PROBLEM TO WORK ON
Output each line of the records below without any changes.

*** EXTRACTED MATERIAL

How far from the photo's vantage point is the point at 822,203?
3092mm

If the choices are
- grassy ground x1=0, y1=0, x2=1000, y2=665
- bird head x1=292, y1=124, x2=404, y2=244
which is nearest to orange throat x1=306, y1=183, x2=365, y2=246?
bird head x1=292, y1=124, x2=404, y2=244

******

WRITTEN SOLUTION
How far from the photo's vantage point is the point at 822,203?
3092mm

If the choices are
- grassy ground x1=0, y1=0, x2=1000, y2=665
- bird head x1=292, y1=124, x2=404, y2=244
which is nearest to orange throat x1=306, y1=183, x2=365, y2=246?
bird head x1=292, y1=124, x2=404, y2=244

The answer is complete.